I am rebuilding a screen porch. The walls will be formed by 10 panels of doors having interchangeable screens/storm windows. The doors have raised panels and the windows have 16 divided lights each. So . . . LOTS of painting.

The supplier suggested cutting time by using cans of exterior spray primer (I think it's oil based), instead of a brush.

Does anyone have an opinion of whether spray primer will function as well and last as long as a good brushed-on oil primer?

As long as I am putting so much work into it, I want to do it right and not have to paint again in 5 years because the primer did not adhere as well as it should.

Thanks for your suggestions!


----------



## Daveb (May 3, 2007)

No one has an opinion on aerosol spray primer for priming bare wood for exterior porch panels?

I know this is a woodworking site, not home diy, but you all have such good advice! My woodworking is taking a back seat to rebuilding the porch.


----------



## firehawkmph (Apr 26, 2008)

Dave,
just read your first post. I don't think I would use aerosol cans on a job this big. I would either brush it, or if you thought you could mask it off and spray it, then get the proper spray equipment and do it, although I am not a big fan of outdoor spraying. Too easy to end up repainting the car, neighbor's car, etc, if there is a bit of a breeze. If you use a brush, buy good ones, do the proper prep and clean work and use the right primer. You should end up with a lasting job if done right.
Mike Hawkins


----------



## GeorgeC (Jul 30, 2008)

Cans of spray primer would be expensive! 

KILZ does come in spray cans would probably be the best primer you could use, either brush or spray.

The job you are describing on the glass doors is going to be a big problem regardless of the method used.

G


----------



## Daveb (May 3, 2007)

Agreed on the brushs. I am looking into hvlp sprayers but I would also need a compressor. Not sure I want to spend that much. I've read the threads and your comments on hvlp sprayers. There is also a recent article in Fine Woodworking.

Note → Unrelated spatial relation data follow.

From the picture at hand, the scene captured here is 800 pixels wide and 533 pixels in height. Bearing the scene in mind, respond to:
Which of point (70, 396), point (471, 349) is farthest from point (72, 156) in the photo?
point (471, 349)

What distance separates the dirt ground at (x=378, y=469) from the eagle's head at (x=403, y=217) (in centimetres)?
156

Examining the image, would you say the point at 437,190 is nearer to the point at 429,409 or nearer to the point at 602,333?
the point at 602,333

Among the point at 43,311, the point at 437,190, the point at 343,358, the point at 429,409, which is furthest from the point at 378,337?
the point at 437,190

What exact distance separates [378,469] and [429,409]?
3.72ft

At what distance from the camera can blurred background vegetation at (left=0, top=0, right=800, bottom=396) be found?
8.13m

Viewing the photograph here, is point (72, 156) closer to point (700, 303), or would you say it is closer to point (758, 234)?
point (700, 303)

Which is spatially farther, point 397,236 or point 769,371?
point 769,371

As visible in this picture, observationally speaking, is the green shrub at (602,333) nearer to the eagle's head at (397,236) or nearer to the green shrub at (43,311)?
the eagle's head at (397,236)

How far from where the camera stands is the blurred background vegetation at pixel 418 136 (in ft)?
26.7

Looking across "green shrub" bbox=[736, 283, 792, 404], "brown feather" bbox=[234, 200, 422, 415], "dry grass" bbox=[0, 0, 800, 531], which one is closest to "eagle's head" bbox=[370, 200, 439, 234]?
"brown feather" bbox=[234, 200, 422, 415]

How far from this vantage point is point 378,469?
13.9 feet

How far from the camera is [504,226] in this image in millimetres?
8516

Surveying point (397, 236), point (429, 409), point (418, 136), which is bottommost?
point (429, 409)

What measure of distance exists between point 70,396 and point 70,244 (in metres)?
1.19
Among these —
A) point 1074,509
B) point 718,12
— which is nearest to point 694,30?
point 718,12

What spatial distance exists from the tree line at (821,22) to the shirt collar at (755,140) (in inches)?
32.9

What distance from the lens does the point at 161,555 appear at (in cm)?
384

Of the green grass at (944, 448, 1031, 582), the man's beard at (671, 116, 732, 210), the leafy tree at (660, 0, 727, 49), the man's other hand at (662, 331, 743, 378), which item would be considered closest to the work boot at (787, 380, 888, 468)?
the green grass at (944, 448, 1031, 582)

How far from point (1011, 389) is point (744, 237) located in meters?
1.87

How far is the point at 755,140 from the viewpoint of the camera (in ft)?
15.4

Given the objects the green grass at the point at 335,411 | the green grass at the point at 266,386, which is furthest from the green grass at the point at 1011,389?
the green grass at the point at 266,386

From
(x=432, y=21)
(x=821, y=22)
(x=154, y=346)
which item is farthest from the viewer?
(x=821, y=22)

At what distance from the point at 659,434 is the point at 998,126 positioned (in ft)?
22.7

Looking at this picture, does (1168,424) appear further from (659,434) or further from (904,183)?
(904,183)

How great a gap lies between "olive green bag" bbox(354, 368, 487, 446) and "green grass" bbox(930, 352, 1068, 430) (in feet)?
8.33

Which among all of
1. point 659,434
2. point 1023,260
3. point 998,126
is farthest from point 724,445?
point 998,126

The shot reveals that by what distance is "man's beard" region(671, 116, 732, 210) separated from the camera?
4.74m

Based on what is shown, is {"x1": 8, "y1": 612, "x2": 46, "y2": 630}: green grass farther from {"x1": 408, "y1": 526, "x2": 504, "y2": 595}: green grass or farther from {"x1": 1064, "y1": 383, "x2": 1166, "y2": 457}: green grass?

One advantage with the "doors" I am installing is that the glass section is removable as a unit. So I can paint those separately. Here is a link to the doors I am installing:
http://www.combinationdoor.com/combdoor.html
http://www.combinationdoor.com/3season2.html

Except the windows will be true divided-light, not grills.

All the windows in my house are divided light (interior window and the storms). I know how long it takes me to repaint one of those, which is why 10 new unpainted doors worries me. I'll be painting until August unless I can settle on a speedier method. They arrive in 4 weeks - so I have time to plan.
Thanks for your input!


----------



## Rick Mosher (Feb 26, 2009)

Go to your local rental yard and rent an airless sprayer. Buy some high quality exterior primer from a reputable paint store and you'll be done in no time. (ask about airless application at the paint store they will have some great advice for you) You should be able to finish them in one weekend without breaking a sweat.


----------



## Daveb (May 3, 2007)

That is a good idea.

Would there be a significant difference in the finish between an airless sprayer and a compressor/turbine system for latex/oil paint?

I do not want an orange peel type finish.

Thanks again for everyone's advice.


----------



## Rick Mosher (Feb 26, 2009)

You can get a high gloss finish right off the gun with an airless setup with the right tip, reduction and material. Do a couple samples before you wade into the doors. Also spray in one direction only. Don't spray with the stiles and then spray with the rails, you will get double coverage in the corners and will get runs. The paint store will be able to tell you how to reduce their material for airless spraying and recommend a good quality product for your application.


----------